On a 52 week basis, our guidance range for fiscal 2012 represents solid projected earnings-per-share growth of 17% to 19% on top of a 24% increase in fiscal 2011 when we reported earnings-per-share of $2.86.
Looking ahead, our top priority continues to be maximizing our ability to offer shoppers the best bargains possible.
Investing in our merchant organization has been and still is our most important initiative and today we have hundreds of merchants sourcing products from thousands of vendors.
Our commitment to increasing these key resources should ensure that we will have ongoing access to an abundance of exciting name brand products to drive our future growth.
In closing, we continue to target average annual earnings-per-share growth of 10% to 15% over the longer term.
We believe we can achieve this through a combination of store growth, same-store sales gains, sustainable operating margins, and the benefits to earnings-per-share from our ongoing stock repurchase program.
At this point, we would like to open up the call and respond to any questions you might have.
Operator
(Operator Instructions)
Rick Patel, Bank of America Merrill Lynch.

Task instructions:
Reproduce the earnings call excerpt above word for word, from its first line through the last.

Records:
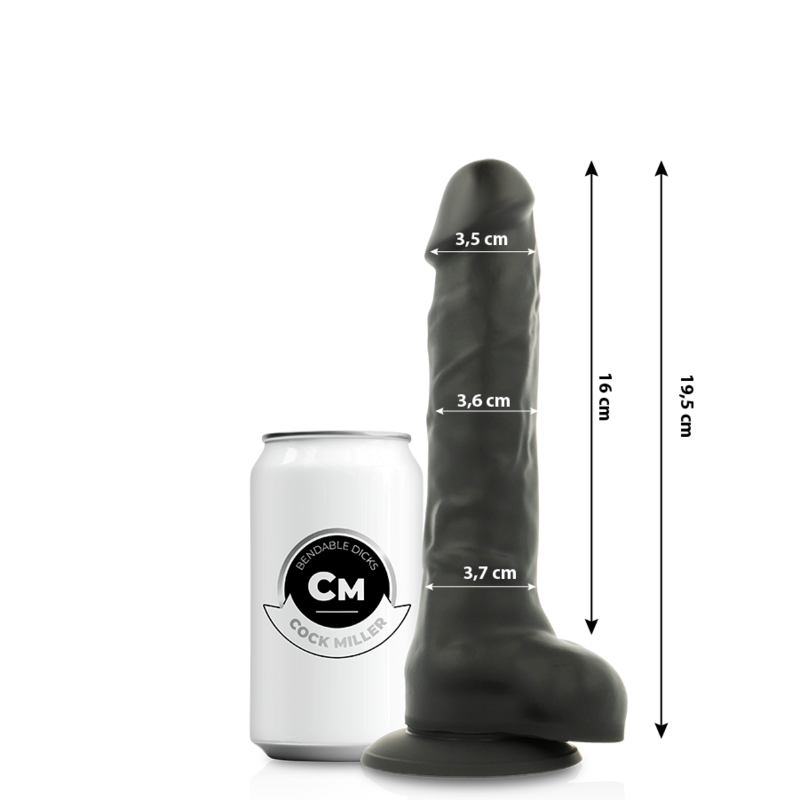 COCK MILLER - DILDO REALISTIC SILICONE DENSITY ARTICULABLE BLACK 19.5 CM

...

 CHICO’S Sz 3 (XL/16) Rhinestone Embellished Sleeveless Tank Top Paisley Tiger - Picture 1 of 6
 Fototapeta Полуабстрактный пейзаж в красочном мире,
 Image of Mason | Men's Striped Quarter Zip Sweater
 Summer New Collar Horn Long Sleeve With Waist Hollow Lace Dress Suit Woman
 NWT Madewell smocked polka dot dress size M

Response box:
On a 52 week basis, our guidance range for fiscal 2012 represents solid projected earnings-per-share growth of 17% to 19% on top of a 24% increase in fiscal 2011 when we reported earnings-per-share of $2.86.
Looking ahead, our top priority continues to be maximizing our ability to offer shoppers the best bargains possible.
Investing in our merchant organization has been and still is our most important initiative and today we have hundreds of merchants sourcing products from thousands of vendors.
Our commitment to increasing these key resources should ensure that we will have ongoing access to an abundance of exciting name brand products to drive our future growth.
In closing, we continue to target average annual earnings-per-share growth of 10% to 15% over the longer term.
We believe we can achieve this through a combination of store growth, same-store sales gains, sustainable operating margins, and the benefits to earnings-per-share from our ongoing stock repurchase program.
At this point, we would like to open up the call and respond to any questions you might have.
Operator
(Operator Instructions)
Rick Patel, Bank of America Merrill Lynch.